**Zadanie**
Przepisz fragment tekstu o eksperymentach społecznych, zaczynając od "Niewątpliwą zasługą komunistów" i kończąc na "kin i teatrów.", ale zamień w nim "na własne oczy" na "z bliska".

**Tekst źródłowy**
--
Chrabota: Eksperymenty społeczne wczoraj i dziś

Niewątpliwą zasługą komunistów w czasach PRL było stworzenie w Polsce wielkoprzemysłowej klasy robotniczej. Obserwowałem to na własne oczy w Nowej Hucie lat 70. (coś mnie ostatnio zbyt często bierze na wspominki, czyżby starość?). Oto przodująca klasa systemu powstawała we wzorcowym marksistowskim otoczeniu, wspierana troskliwą opieką aktywu partyjnego, ubogacana na co dzień infrastrukturą socjalistycznych szkół, kin i teatrów.
--
**Dane wejściowe**

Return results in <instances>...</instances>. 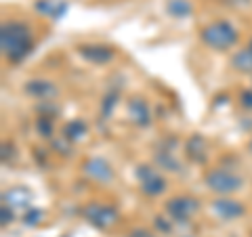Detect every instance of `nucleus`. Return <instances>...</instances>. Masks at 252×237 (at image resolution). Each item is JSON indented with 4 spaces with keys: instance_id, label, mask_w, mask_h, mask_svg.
--
**Rozwiązanie zadania**
Niewątpliwą zasługą komunistów w czasach PRL było stworzenie w Polsce wielkoprzemysłowej klasy robotniczej. Obserwowałem to z bliska w Nowej Hucie lat 70. (coś mnie ostatnio zbyt często bierze na wspominki, czyżby starość?). Oto przodująca klasa systemu powstawała we wzorcowym marksistowskim otoczeniu, wspierana troskliwą opieką aktywu partyjnego, ubogacana na co dzień infrastrukturą socjalistycznych szkół, kin i teatrów.